Omega-3 Yağ Asitleri
Omega 3 vücutta üretilemeyen ve mutlaka dışarıdan alınması gereken bir besin maddesidir. Omega-3, gebelik öncesi kullanıldığında anne ve bebeğin bağışıklığını kuvvetlendirmeye yardımcı olur, bebeğin organlarının oluşumunu ve gelişimini destekler. Omega-3 açısından zengin besinlerin tüketimi ya da takviye alarak bu dönemde vücudun ihtiyacı karşılanmalıdır. Somon, uskumru, sardalya gibi yağlı soğuk su balıkları, keten tohumu, chia tohumu, ceviz, semizotu, soya fasulyesi ve avokadoda bulunur.
E vitamini
Bu vitamin gelişmekte olan yumurta hücresinin etrafındaki sivida bolca bulunduğundan vücuttaki eksikliği üreme potansiyeli üzerinde olumsuz etkiye sahiptir.

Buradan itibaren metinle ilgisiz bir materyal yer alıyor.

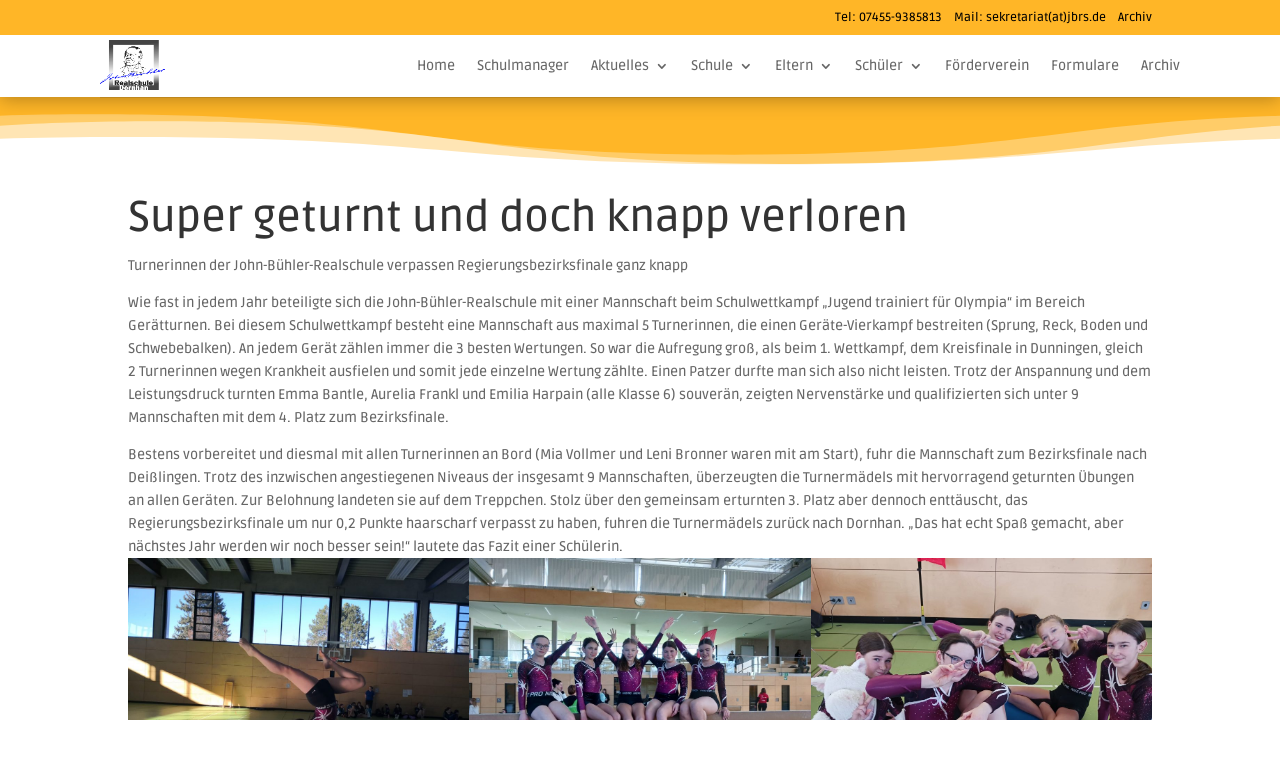

--- FILE ---
content_type: text/css
request_url: https://jbrs.de/wp-content/themes/Divi-Child/style.css?ver=4.27.5
body_size: 1766
content:
/*
Theme Name: Marcel Merz (divi)
Theme URI: http://www.elegantthemes.com/gallery/divi/
Description: Marcel Merz (divi)
Author: Marcel Merz
Author URI: https://www.brocodes.de
Template: Divi
Version: 1.0.0
*/

@font-face {
    font-family: 'ruda';
    src: url('/fonts/Ruda-Regular.ttf');
    font-weight: normal;
    font-style: normal;
}

@font-face {
    font-family: 'ruda';
    src: url('/fonts/Ruda-Medium.ttf');
    font-weight: medium;
}
/*
@font-face {
    font-family: 'ruda';
    src: url('/fonts/Ruda-Bold.ttf');
    font-weight: bold;
}

@font-face {
    font-family: 'ruda';
    src: url('/fonts/Ruda-Black.ttf');
    font-weight: black;
}*/

body, p, h1, h2, h3, h4, h5, h6, span {
	font-family: ruda !important;
}



/*HIDE FOOTER*/
#main-footer {
    height: 0 !important;
    overflow: hidden !important;
}

/*TOP HEADER START*/
.top-phone {
	width: 124px!important;
}
 
.top-phone:before {
	font-family: 'ETmodules';
	content: "\e090";
	font-size: 16px;
	float: left;
}

.top-mail {
	width: 164px!important;
}
 
.top-mail:before {
	font-family: 'ETmodules';
	content: "\e010";
	font-size: 16px;
	float: left;
}
/*TOP HEADER End*/


/*HOME Header Start*/
.home-header .et_pb_bottom_inside_divider {
	position: absolute !important;
	z-index: 100 !important;
}
/*HOME Header End*/

/*FOOTER EVENTS START*/
.footer-events > .tribe-events-list-widget .tribe-events-list-widget-events {
	padding: 0px !important;
}

.footer-events > .tribe-events-list-widget .tribe-event-title {
	margin-bottom: 0px !important;
}

.footer-events .tribe-list-widget {
	padding: 0px !important;
}

.footer-events .tribe-events-widget-link {
	color: #ffb627;
}

.footer-events .tribe-events-widget-link a {
	font-size: 10px important;
	font-weight: initial !important;
}

.tribe-common-c-btn {
	background-color: #ffb627 !important;
}
/*FOOTER EVENTS END*/



--- FILE ---
content_type: text/css
request_url: https://jbrs.de/wp-content/et-cache/global/et-divi-customizer-global.min.css?ver=1768461851
body_size: 1642
content:
.tribe-events .datepicker .day.active{background:#ffb627!important}.tribe-events .tribe-events-calendar-month__day--current .tribe-events-calendar-month__day-date{color:#ffb627!important}.tribe-events-pg-template{padding-top:50px}.tribe-events-widget-events-list__view-more-link,.tribe-events-back a,.tribe-events-nav-next a,.tribe-events-nav-previous a{color:#ffb627!important}.tribe-events-event-meta{background:white!important}#main-header #mobile_menu1{margin-top:16px}#main-header #mobile_menu1 li ul.hide{display:none!important}.et_mobile_nav_menu{margin-right:20px!important}#mobile_menu_1 .menu-item-has-children{position:relative}#mobile_menu_1 .menu-item-has-children>a{background:transparent}#mobile_menu1 .menu-item{position:relative}#mobile_menu1 .menu-item-has-children>a+span{position:absolute;right:0;top:0;padding:10px 20px;font-size:20px;font-weight:700;cursor:pointer;z-index:3}span.menu-closed:before{content:"\35";display:block;color:black;font-size:16px;font-family:ETmodules}span.menu-closed.menu-open:before{content:"\33"}.mt-0{font-size:18px!important}.wpdm-download-link{background:#ffb627!important;border-color:#ffb627!important}.list-group-item .badge{background:#ffb627!important}.et_mobile_menu .menu-item-has-children>a{font-weight:600}@media only screen and (max-width:980px){.top-phone{width:100%!important}.top-mail{width:100%!important}.top-phone:before{color:white;margin-top:10px;margin-right:12px}.top-mail:before{color:white;margin-top:10px;margin-right:12px}.et_menu_container{width:100%}.logo_container{padding-left:20px}#et-top-navigation{padding-right:20px}#header_logo{padding-left:20px}.et_mobile_menu{padding-bottom:0px;border-top:0px;border-color:#dce76c;border-bottom:2px solid}}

Benzer şekilde eksikliğinin farelerde fertiliteyi olumsuz etkilediği labovatuar deneylerinde gösterilmiştir.
Erkeklerde ise E vitamininin sperm kalitesini arttırdığı bilinmektedir.

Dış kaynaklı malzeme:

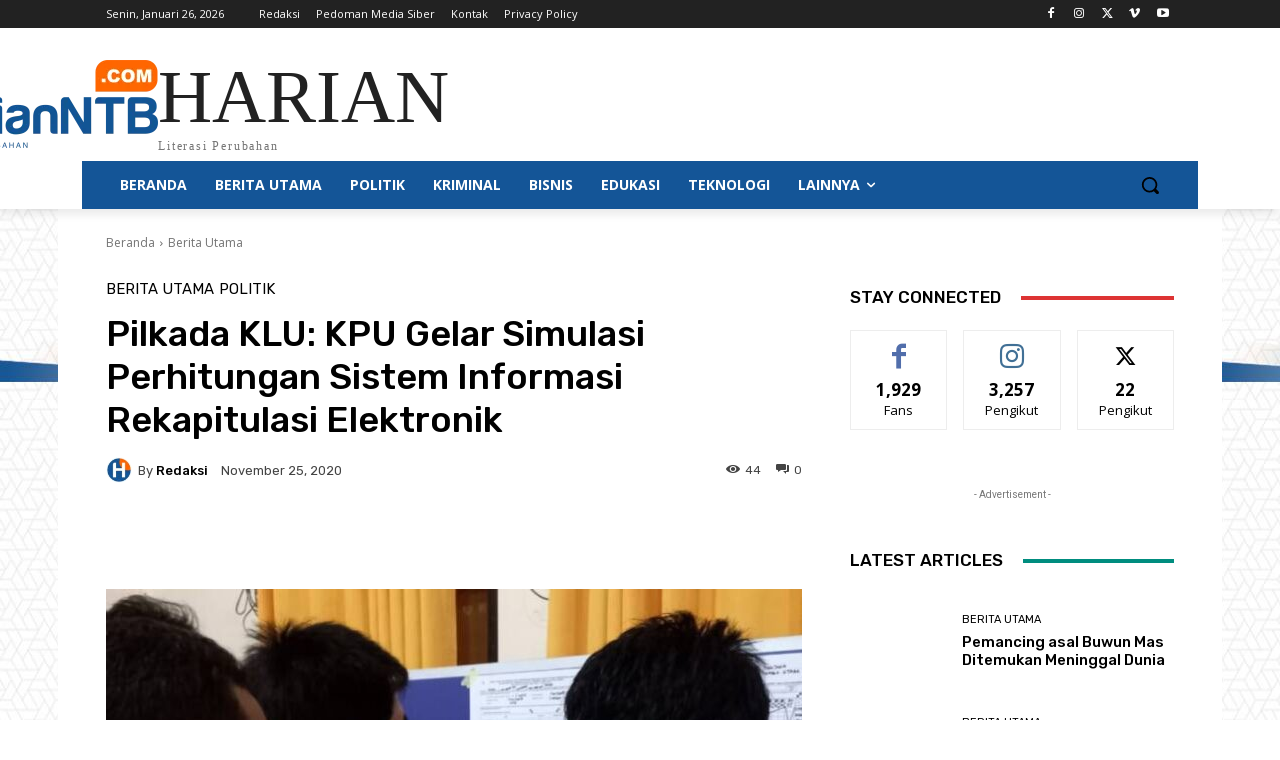

--- FILE ---
content_type: text/css; charset=UTF-8
request_url: https://harianntb.com/wp-content/cache/min/1/assets/css/app.69554e1e.css?ver=1747277075
body_size: -85
content:
@import url(https://fonts.googleapis.com/css2?family=Baloo+2:wght@700&display=swap);@font-face{font-display:swap;font-family:Harabara;src:url(../../../../../../assets/fonts/Harabara.69f14003.ttf)}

Güçlü bir anti oksidan olan E vitamini hem erkekler hem de kadınlar için üremenin yanısıra genel sağlık açısından da son derece önemlidir.
B vitaminleri
Tüm B grubu vitaminler yumurtlama işlemini kolaylaştıran maddelerdir. Özellikle B6 vitamini gebeliği yerinde tutan ana madde olan ve düşüklerin ve erken doğumların engellenmesi amacıyla sıklıkla reçete edilen progesteron hormonunun kandaki doğal düzeyinin artmasına yardım eder. Muz, fıstık, ay çekirdeği, yeşil sebzeler, baklagiller (nohut, mercimek, fasulye), hayvansal gıdalar (et ve et ürünleri, yumurta, peynir, süt, yoğurt), deniz ürünleri (ahtapot, somon, ton balığı) ve kuru yemişlerde bulunur.
Çinko
Bebek sahibi olmak isteyen erkekler için çinko çok önemlidir çünkü hem sperm hareketliliğini hem de sperm kalitesini arttırmada ciddi etkisi vardır. Çinko kadınlar için de önemli bir mineraldir. Hamile kalmak çoğu kadın için çok zor değildir ancak hem ilk defa bebek sahibi olmaya çalışanlarda hem de bunun için bir süredir uğraşan ve tedavi alanlarda beslenme şekli ve önerileri yardımcı olabilir. Kırmızı et, kabak çekirdeği, fındık, fasulye, süt ürünleri, tahıllar, ıstakoz, yengeç ve istiridye çinko bakımından oldukça zengindir. Ancak istiridye gibi deniz ürünleri tüketilecek ise iyi pişirilmesi gerekir.
A Vitamini
A vitamini, yağda eriyen bir vitamin olup, karaciğerde depolanır. Bebeğinizin embriyonik gelişimi, hücre büyümesi, göz, kalp ve kulak gelişimi için önemlidir. Ayrıca sağlıklı bir cilt, iç zarlar, enfeksiyonlara dayanıklılık, kemik gelişimi ve yağ metabolizması için de gereklidir. Bu çok önemli fitobesin hormonların düzenlenmesine yardımcı olur. Havuç, kavun, balkabağı, tatlı patates, ıspanak, brokoli, lahanada bulunur. Yüksek dozlarda almanın zararları akılda mutlaka tutulmalı.